#### Do wykonania:
Proszę ocenić, czy poniższe stwierdzenia zgadzają się z podanym fragmentem o 10. kolejce ligi: (a) wszystkie pierwszoligowe zespoły zagrają w środę; (b) mecz we Wrocławiu rozpocznie się wcześniej niż mecz w Bydgoszczy; (c) spotkania potrwają do około 22:00. Przy każdym odpowiedz „tak” lub „nie” i przytocz dosłownie rozstrzygające słowa fragmentu.

PRAISE THE WEAR

Jeden wieczór, a aż dziewięć spotkań! Kto górą w hicie kolejki – Astoria czy Górnik?

Jeden wieczór, a aż dziewięć spotkań! Kto górą w hicie kolejki – Astoria czy Górnik?

W środę do rywalizacji przystąpią wszystkie pierwszoligowe zespoły. Mecze od 17:00 aż do około 22:00! Na które starcia szczególnie warto zwrócić uwagę?

fot. Alfred Frater Fotografia / Górnik Zamek Książ Wałbrzych / 1lm.pzkosz.pl

Przed nami 10. kolejka Pekao S.A. 1. Ligi Mężczyzn, a w niej dwa hity. Zarówno mecz we Wrocławiu, jak i Bydgoszczy rozpoczną się o tej samej godzinie i zapowiadają się bardzo ciekawie.

#### Zawartość danych:
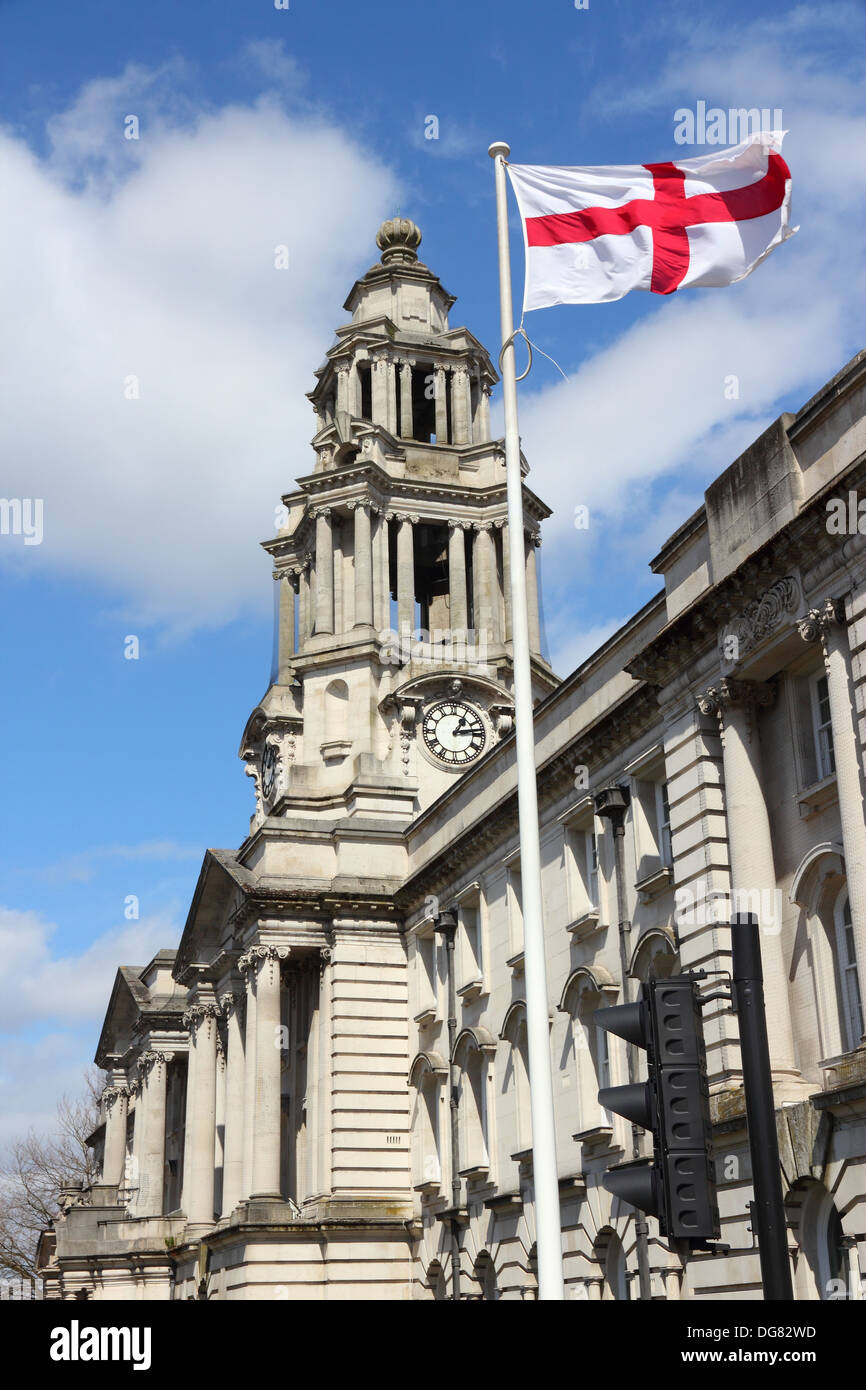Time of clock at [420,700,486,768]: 1:13
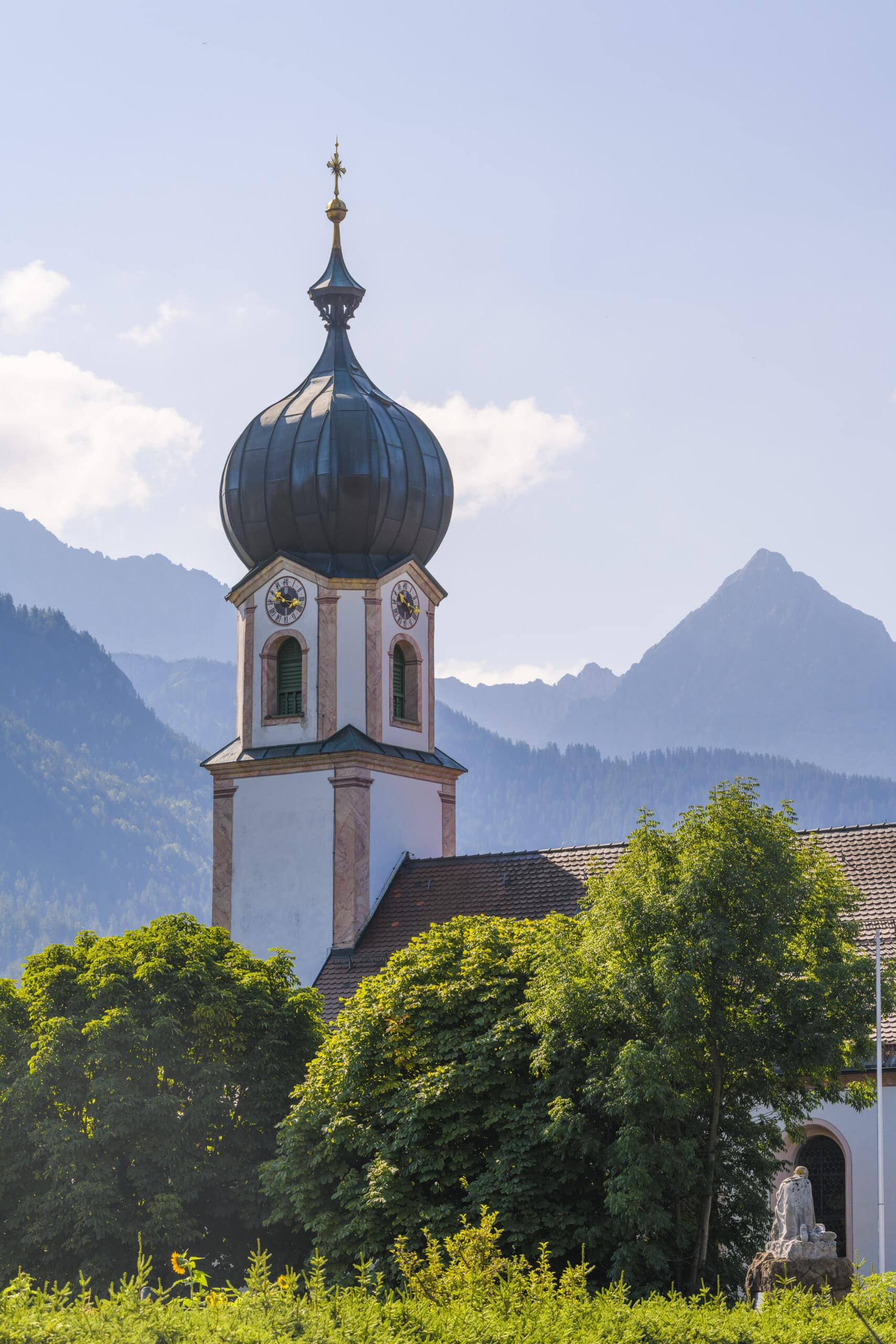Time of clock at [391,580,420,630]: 10:17
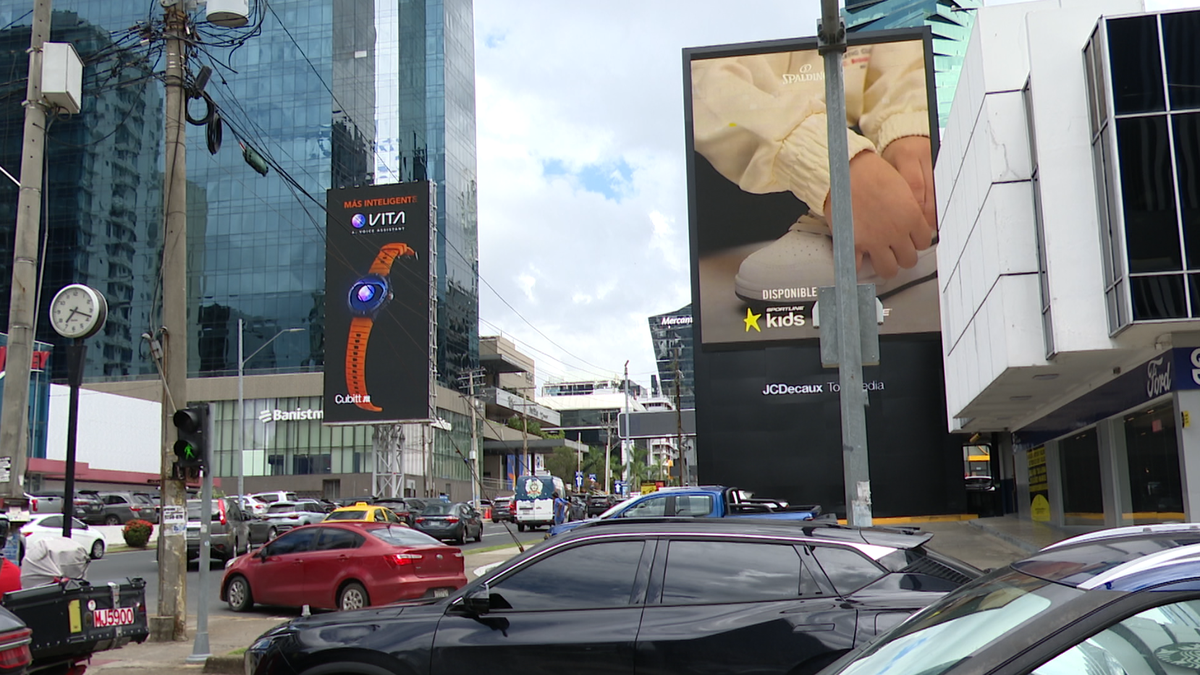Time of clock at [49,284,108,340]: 7:18
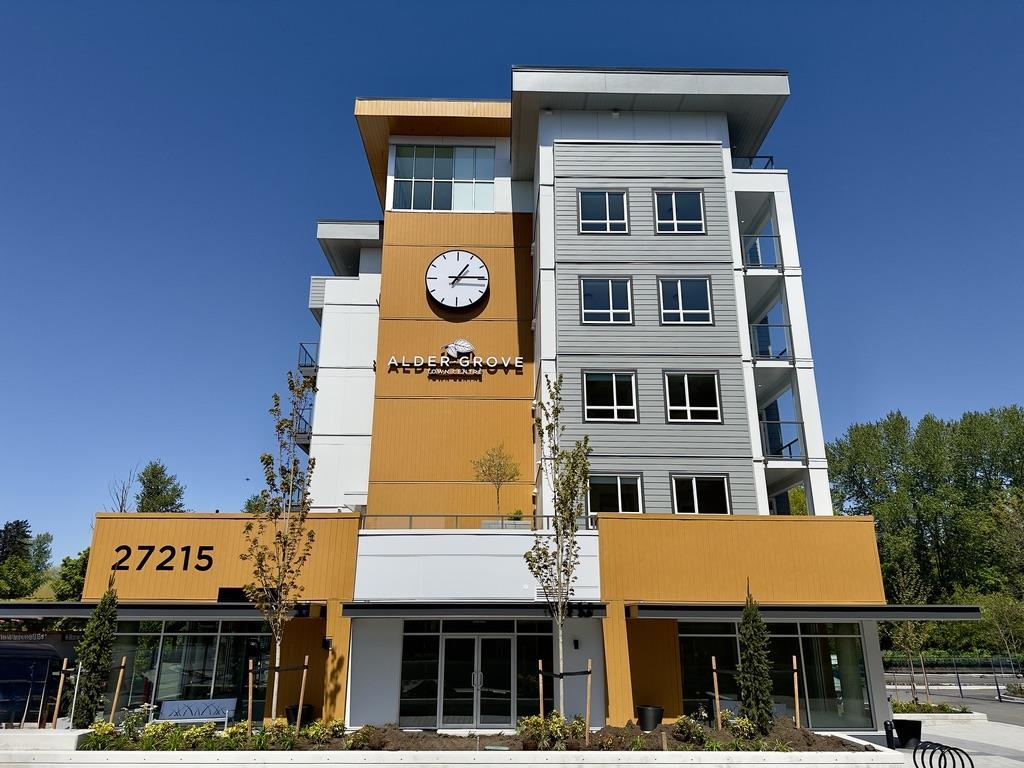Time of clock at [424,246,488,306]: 1:14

#### Odpowiedź do zadania:
(a) Tak: „W środę do rywalizacji przystąpią wszystkie pierwszoligowe zespoły.”
(b) Nie: „Zarówno mecz we Wrocławiu, jak i Bydgoszczy rozpoczną się o tej samej godzinie”
(c) Tak: „Mecze od 17:00 aż do około 22:00!”